Tuning and optimizing semantic model

Applies to: Kyvos Enterprise Kyvos Cloud (SaaS on AWS) Kyvos AWS Marketplace

Kyvos Azure Marketplace Kyvos GCP Marketplace Kyvos Single Node Installation (Kyvos SNI)

Prerequisites for semantic model process size and time optimization

The semantic model should be built for 1-2 partitions of base partitions. For example, If the partition is on Day then 1-2 Day, Or for week Partition 1-2 weeks and so on.
You should have at least 10-20 different business queries available to be executed on the semantic model process and get the query performance numbers.

Optimizations through semantic model design

Check the semantic model job summary and thereafter analyze the following:

Explore the possibility to Reduce the Number of Dimensions by:
1. Combining dimensions: At the dataset level, whenever possible, combine dimensions with a fewer number of attributes (1-3) into one dimension to reduce the number of dimensions. For example, some dimensions can be merged at the register file level to reduce the number of dimensions at the semantic model level.
2. Multiple hierarchies: Consider using multiple hierarchies if you need two types of time data, such as year-month-day and year-quarter-month-day, for different purposes. Or if you need two types of location data such as division-region-district-location and state-county-city-location.
3. Dimension merging: At the time of semantic model processing, the dimensions and combinations of different dimensions are pre-aggregated/materialized and stored on a disk. If the number of dimensions in a semantic model is too high, the size of materialization becomes large to accommodate existing architecture. This leads to high process time, increased size on disk, and higher read time while querying.
  You can merge two or more dimensions related to the same or different transformation into a single dimension. The subset of facts to which these multiple transformations are related should be the same. This allows saving disk space, reduces process time to materialize semantic models, and improves query performance.
Revisit Distinct Count Measures
1. Explore the possibility to see if any Distinct count measures can be removed if not needed.
2. Or Accurate counts can be converted to Approximate Counts?
3. Explore the possibility of using Boundary Based Distinct Counts wherever possible for High Cardinalities.
4. Also, explore if Sum or Count functions can be used instead of Distinct Count to derive the same requirement.

Optimization through aggregation strategy

On the Aggregation Strategy tab in semantic model designer, you can modify the aggregation properties to control the dimension combinations and materializations.

Selective dimension materialization: Use this property to control dimension combinations to be pre-aggregated in a semantic model process. You can specify the dimension names for materialization using the property dialog. In each dimension combination, dimensions are kept in a specific order (defined in property kyvos.build.dimension.order ).

= = = =

● **Tasks**:
• 1. Answer these from the semantic model tuning text:
(a) For how many partitions of base partitions should the semantic model be built?
(b) How many different business queries should be on hand to run?
(c) On which tab in the semantic model designer can you change the aggregation properties?
• 2. Write out the semantic model tuning text word for word, everything from "4. Also, explore" down to "combinations and materializations.".
The lines that follow have nothing to do with the semantic model tuning text.

● **Given data**:
= = = =

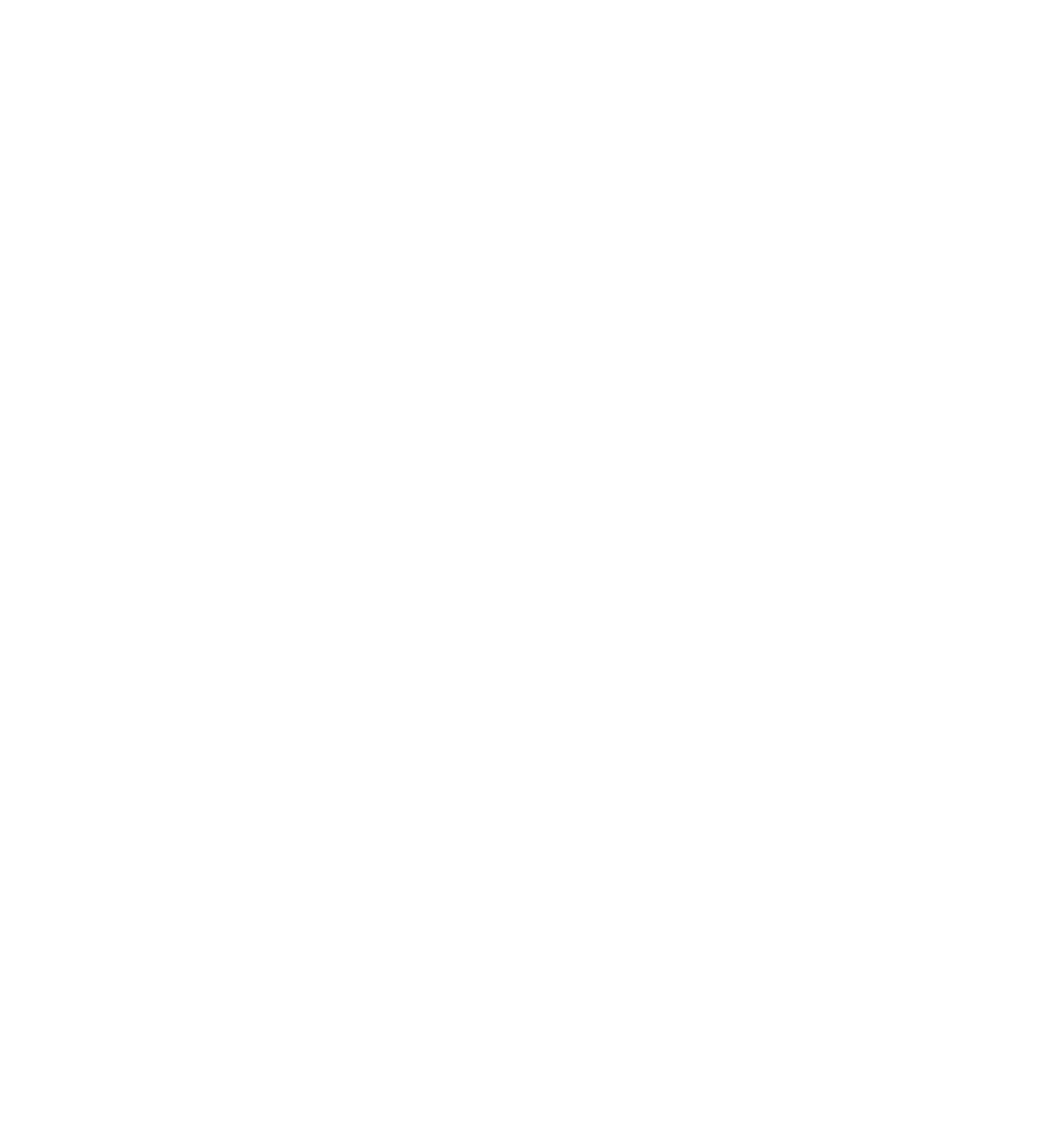 Ministry of Interior logo, dark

= = = =

● **Your written answers**:
• 1.
(a) 1-2 partitions of base partitions
(b) At least 10-20
(c) The Aggregation Strategy tab

• 2.
4. Also, explore if Sum or Count functions can be used instead of Distinct Count to derive the same requirement.

Optimization through aggregation strategy

On the Aggregation Strategy tab in semantic model designer, you can modify the aggregation properties to control the dimension combinations and materializations.